Please someone should help me with this.

An elastic material has a length of 36cm when a load of 40N is hung on it and a length of 45cm when a load of 60N is hung on it. The original length of the string is ?

using youngs modules from hookes law that is strain. e/l, where e=length of material - initial length/original length 45-36=l l=9

To find the original length of the string, we can use the concept of Hooke's Law. Hooke's Law states that the extension of an elastic material is directly proportional to the applied force.

Let's denote the original length of the string as "L". We are given two scenarios:

1. When a load of 40N is hung on the string, its length is 36cm.
2. When a load of 60N is hung on the string, its length is 45cm.

Using Hooke's Law, we can set up two equations:

1. L + x = 36cm
Where "x" is the extension of the string when a load of 40N is applied.

2. L + y = 45cm
Where "y" is the extension of the string when a load of 60N is applied.

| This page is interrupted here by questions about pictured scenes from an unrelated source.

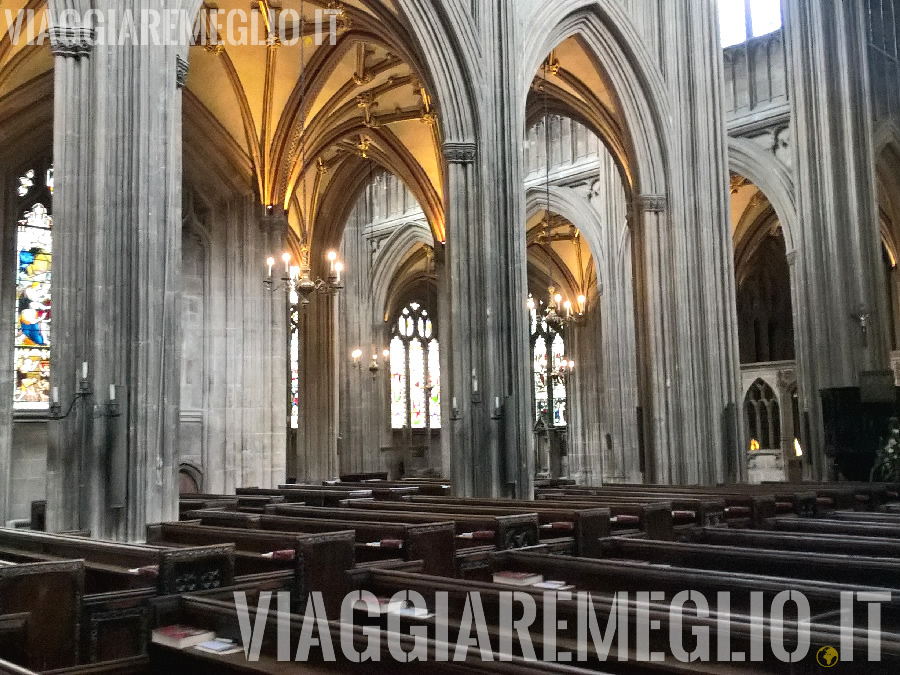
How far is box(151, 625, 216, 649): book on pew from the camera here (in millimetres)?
3594

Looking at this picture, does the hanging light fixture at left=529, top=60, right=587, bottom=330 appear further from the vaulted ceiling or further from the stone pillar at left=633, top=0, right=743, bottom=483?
the stone pillar at left=633, top=0, right=743, bottom=483

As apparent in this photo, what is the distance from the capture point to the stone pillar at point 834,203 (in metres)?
18.8

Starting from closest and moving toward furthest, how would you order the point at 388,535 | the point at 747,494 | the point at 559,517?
the point at 388,535
the point at 559,517
the point at 747,494

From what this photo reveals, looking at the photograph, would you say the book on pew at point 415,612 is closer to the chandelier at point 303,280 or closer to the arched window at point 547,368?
the chandelier at point 303,280

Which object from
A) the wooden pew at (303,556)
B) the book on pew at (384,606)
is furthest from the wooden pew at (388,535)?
the book on pew at (384,606)

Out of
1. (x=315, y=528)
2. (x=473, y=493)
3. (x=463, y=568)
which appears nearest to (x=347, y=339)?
(x=473, y=493)

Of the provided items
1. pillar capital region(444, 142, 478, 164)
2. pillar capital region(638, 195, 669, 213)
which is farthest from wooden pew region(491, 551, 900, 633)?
pillar capital region(638, 195, 669, 213)

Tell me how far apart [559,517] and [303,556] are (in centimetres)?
321

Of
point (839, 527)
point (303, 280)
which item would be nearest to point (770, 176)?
point (303, 280)

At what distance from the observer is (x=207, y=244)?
59.9ft

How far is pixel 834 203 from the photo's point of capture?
62.6ft

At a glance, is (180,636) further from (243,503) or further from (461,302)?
(461,302)

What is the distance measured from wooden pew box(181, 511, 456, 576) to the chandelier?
6.35 meters

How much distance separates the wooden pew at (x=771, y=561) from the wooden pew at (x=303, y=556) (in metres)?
1.88
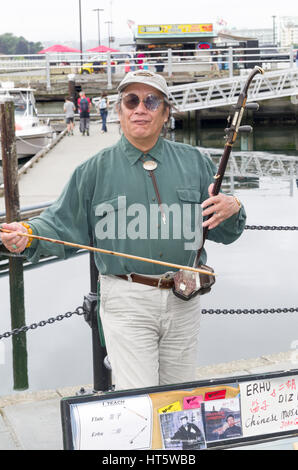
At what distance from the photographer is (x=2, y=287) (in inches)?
422

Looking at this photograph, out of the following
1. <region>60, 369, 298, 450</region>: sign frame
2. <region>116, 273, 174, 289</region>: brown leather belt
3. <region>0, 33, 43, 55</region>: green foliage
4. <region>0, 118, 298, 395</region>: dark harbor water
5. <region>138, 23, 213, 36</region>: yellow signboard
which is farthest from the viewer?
<region>0, 33, 43, 55</region>: green foliage

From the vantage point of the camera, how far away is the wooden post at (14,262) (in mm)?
7436

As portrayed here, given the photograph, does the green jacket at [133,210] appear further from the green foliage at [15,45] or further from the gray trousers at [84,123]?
the green foliage at [15,45]

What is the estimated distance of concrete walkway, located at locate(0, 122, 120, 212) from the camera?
14312 mm

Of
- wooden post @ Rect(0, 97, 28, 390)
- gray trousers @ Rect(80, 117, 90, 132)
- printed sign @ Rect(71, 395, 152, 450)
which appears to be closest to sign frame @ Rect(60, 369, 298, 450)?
printed sign @ Rect(71, 395, 152, 450)

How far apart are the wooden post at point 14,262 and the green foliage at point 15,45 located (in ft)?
562

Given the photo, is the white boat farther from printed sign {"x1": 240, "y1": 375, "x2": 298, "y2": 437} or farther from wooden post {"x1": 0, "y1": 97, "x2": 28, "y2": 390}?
printed sign {"x1": 240, "y1": 375, "x2": 298, "y2": 437}

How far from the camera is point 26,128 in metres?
22.9

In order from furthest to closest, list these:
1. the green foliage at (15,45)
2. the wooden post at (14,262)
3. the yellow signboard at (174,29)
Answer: the green foliage at (15,45) → the yellow signboard at (174,29) → the wooden post at (14,262)

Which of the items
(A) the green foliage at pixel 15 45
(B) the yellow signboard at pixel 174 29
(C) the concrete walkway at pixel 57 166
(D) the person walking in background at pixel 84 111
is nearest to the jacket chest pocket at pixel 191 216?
(C) the concrete walkway at pixel 57 166

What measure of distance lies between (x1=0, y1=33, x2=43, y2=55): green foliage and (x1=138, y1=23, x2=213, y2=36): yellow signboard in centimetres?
13994

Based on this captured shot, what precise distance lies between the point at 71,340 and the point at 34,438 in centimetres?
476
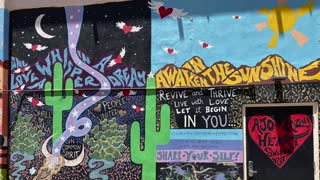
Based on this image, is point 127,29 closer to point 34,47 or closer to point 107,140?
point 34,47

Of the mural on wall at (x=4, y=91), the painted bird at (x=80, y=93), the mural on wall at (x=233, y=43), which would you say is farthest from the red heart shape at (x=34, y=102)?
the mural on wall at (x=233, y=43)

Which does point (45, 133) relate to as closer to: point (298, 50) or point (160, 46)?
point (160, 46)

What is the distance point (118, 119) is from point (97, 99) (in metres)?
0.61

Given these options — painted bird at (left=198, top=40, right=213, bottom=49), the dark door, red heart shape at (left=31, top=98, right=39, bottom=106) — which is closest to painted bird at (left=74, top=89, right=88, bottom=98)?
red heart shape at (left=31, top=98, right=39, bottom=106)

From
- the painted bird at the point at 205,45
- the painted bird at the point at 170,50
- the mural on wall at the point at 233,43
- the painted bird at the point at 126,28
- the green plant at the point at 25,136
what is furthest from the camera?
the green plant at the point at 25,136

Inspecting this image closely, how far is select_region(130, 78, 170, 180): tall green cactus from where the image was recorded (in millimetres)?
9984

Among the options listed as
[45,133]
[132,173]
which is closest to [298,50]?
[132,173]

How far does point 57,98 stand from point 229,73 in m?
3.55

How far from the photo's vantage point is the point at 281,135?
9.39 m

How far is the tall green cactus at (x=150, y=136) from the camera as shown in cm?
998

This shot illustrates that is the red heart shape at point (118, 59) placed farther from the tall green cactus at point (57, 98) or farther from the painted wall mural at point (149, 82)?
the tall green cactus at point (57, 98)

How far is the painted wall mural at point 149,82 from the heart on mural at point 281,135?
5cm

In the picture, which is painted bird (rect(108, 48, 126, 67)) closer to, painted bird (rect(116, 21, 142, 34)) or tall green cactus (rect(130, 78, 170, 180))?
painted bird (rect(116, 21, 142, 34))

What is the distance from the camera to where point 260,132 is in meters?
9.55
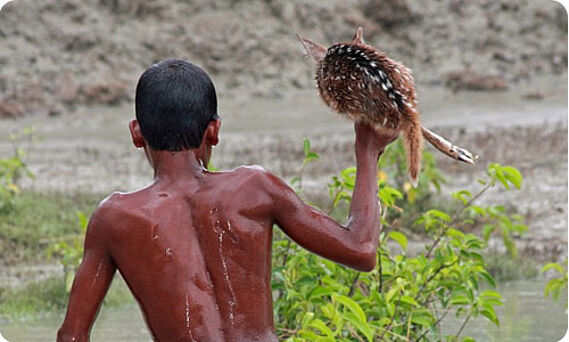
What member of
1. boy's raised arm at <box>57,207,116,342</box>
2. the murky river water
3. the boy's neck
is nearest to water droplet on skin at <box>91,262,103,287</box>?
boy's raised arm at <box>57,207,116,342</box>

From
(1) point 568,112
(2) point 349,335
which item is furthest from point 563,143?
(2) point 349,335

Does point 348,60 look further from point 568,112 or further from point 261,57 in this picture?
point 261,57

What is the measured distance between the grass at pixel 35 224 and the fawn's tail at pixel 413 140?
20.3 feet

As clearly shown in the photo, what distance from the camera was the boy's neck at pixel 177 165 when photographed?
2553 millimetres

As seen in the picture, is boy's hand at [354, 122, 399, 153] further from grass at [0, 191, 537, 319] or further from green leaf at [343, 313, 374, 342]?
grass at [0, 191, 537, 319]

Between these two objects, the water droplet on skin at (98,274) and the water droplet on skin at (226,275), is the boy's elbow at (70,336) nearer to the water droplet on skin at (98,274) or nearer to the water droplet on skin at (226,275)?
the water droplet on skin at (98,274)

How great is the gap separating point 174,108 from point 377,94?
1.46 feet

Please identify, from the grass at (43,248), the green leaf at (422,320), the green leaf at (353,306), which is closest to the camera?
the green leaf at (353,306)

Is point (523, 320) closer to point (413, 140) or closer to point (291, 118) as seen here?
point (413, 140)

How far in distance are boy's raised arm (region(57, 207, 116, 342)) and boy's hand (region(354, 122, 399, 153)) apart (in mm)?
605

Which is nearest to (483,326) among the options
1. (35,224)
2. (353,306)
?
(353,306)

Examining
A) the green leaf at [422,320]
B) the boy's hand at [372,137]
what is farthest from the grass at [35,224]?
the boy's hand at [372,137]

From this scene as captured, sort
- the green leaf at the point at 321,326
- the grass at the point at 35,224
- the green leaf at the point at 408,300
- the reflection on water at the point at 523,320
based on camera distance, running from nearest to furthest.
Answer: the green leaf at the point at 321,326 < the green leaf at the point at 408,300 < the reflection on water at the point at 523,320 < the grass at the point at 35,224

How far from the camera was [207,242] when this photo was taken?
253 centimetres
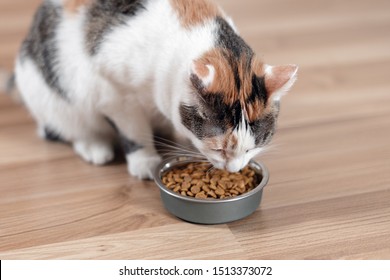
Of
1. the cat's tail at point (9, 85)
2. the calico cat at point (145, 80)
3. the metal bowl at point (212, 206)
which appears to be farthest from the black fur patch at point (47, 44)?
the metal bowl at point (212, 206)

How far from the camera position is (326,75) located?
262cm

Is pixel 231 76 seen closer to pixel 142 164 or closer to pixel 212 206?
pixel 212 206

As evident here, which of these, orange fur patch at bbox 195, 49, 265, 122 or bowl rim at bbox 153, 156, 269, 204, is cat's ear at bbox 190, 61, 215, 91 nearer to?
orange fur patch at bbox 195, 49, 265, 122

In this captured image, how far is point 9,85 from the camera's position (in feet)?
7.89

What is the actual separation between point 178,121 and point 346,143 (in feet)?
2.36

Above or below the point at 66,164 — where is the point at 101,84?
above

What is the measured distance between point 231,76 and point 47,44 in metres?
0.73

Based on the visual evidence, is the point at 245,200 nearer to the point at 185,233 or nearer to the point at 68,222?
the point at 185,233

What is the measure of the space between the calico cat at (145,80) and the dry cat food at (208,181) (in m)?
0.10

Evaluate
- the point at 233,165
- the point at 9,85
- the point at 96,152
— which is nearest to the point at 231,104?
the point at 233,165

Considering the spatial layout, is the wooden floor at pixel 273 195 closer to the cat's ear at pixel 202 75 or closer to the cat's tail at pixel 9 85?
the cat's tail at pixel 9 85

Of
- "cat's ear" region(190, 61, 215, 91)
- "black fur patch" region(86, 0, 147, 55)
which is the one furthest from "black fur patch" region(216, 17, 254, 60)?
"black fur patch" region(86, 0, 147, 55)

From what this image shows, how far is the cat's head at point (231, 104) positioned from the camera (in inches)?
59.8
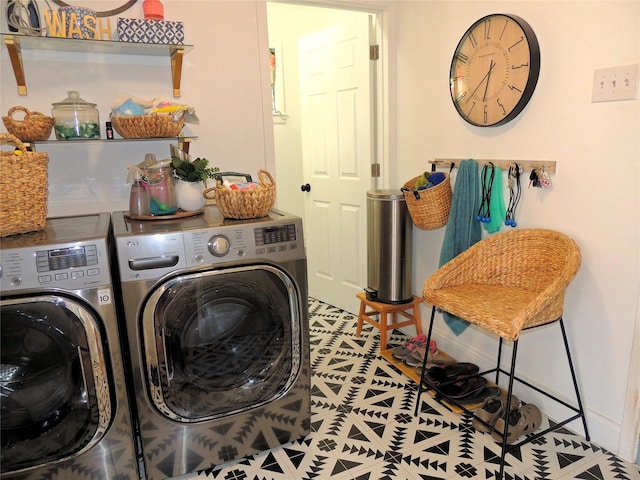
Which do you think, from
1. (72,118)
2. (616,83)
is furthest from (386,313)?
(72,118)

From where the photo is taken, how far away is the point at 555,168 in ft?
6.03

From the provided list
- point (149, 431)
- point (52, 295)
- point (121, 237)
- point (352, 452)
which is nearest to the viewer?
point (52, 295)

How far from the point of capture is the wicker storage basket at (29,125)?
1719 millimetres

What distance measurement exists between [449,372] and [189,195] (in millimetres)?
1514

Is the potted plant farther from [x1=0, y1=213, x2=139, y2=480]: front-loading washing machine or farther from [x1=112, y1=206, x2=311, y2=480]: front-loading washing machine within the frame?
[x1=0, y1=213, x2=139, y2=480]: front-loading washing machine

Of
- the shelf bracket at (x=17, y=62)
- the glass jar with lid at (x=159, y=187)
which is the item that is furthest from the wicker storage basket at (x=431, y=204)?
the shelf bracket at (x=17, y=62)

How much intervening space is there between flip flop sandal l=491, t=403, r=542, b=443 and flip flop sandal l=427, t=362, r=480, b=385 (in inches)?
12.3

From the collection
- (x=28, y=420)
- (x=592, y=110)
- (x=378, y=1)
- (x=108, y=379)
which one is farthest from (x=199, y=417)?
(x=378, y=1)

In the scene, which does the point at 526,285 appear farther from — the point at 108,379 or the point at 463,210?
the point at 108,379

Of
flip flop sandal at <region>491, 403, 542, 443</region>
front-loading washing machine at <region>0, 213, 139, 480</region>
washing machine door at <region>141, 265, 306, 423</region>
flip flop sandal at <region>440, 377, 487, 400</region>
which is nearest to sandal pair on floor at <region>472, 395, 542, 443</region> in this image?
flip flop sandal at <region>491, 403, 542, 443</region>

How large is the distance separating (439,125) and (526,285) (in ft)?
3.25

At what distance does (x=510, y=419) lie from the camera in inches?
73.2

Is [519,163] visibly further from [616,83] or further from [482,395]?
[482,395]

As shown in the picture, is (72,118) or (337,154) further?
(337,154)
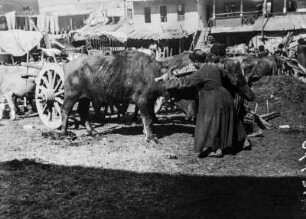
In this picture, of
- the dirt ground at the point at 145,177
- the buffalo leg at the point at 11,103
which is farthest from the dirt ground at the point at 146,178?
the buffalo leg at the point at 11,103

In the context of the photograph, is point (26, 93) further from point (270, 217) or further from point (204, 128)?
point (270, 217)

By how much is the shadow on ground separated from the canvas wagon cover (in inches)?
639

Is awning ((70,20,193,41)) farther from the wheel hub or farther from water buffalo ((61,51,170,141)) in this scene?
water buffalo ((61,51,170,141))

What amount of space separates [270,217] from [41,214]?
2.70 m

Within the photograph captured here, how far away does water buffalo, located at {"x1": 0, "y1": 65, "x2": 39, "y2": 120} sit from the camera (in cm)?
1075

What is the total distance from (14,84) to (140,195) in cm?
703

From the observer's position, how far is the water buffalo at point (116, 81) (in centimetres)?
805

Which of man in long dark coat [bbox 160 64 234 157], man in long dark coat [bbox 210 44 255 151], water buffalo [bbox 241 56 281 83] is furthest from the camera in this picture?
water buffalo [bbox 241 56 281 83]

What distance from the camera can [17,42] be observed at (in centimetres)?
2133

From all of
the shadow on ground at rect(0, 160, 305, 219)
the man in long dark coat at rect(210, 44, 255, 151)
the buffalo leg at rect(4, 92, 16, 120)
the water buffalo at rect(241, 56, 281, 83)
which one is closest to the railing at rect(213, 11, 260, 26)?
the water buffalo at rect(241, 56, 281, 83)

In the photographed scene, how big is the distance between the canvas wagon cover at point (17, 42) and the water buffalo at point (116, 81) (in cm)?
1372

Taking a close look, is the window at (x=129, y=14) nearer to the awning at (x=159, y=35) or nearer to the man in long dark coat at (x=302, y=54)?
the awning at (x=159, y=35)

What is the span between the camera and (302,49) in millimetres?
15180

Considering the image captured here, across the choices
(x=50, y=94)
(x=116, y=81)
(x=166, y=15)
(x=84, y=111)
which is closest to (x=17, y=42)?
(x=50, y=94)
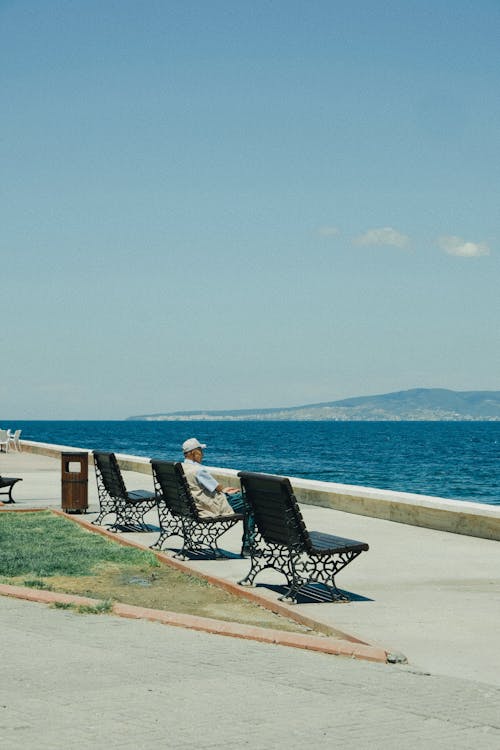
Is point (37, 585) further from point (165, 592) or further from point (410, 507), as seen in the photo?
point (410, 507)

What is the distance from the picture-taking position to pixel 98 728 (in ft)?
17.3

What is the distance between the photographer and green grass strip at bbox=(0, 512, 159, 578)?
420 inches

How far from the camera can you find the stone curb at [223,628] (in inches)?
279

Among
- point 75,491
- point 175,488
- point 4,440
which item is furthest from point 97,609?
point 4,440

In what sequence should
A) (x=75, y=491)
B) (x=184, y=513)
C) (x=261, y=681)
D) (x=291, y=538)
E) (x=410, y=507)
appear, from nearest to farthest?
(x=261, y=681) → (x=291, y=538) → (x=184, y=513) → (x=410, y=507) → (x=75, y=491)

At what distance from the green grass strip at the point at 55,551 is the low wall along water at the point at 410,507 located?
14.3ft

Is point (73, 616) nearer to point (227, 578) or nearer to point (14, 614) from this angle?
point (14, 614)

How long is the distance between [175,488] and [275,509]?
8.15ft

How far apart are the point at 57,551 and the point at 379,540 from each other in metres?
4.01

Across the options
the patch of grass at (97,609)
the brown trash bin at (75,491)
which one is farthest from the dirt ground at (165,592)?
the brown trash bin at (75,491)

Now, we need to find the values of "x" and "y" to solve for the original length "L". We can do this by subtracting the original lengths from the given lengths:

1. x = 36cm - L
2. y = 45cm - L

Substituting these values back into the equations, we get:

1. L + (36cm - L) = 36cm
36cm = 2L
L = 18cm

2. L + (45cm - L) = 45cm
45cm = 2L
L = 22.5cm

Since these two equations produce different values for the original length "L" (18cm and 22.5cm), there seems to be an error or inconsistency in the given information or measurements. Please recheck your question or provide additional information if necessary.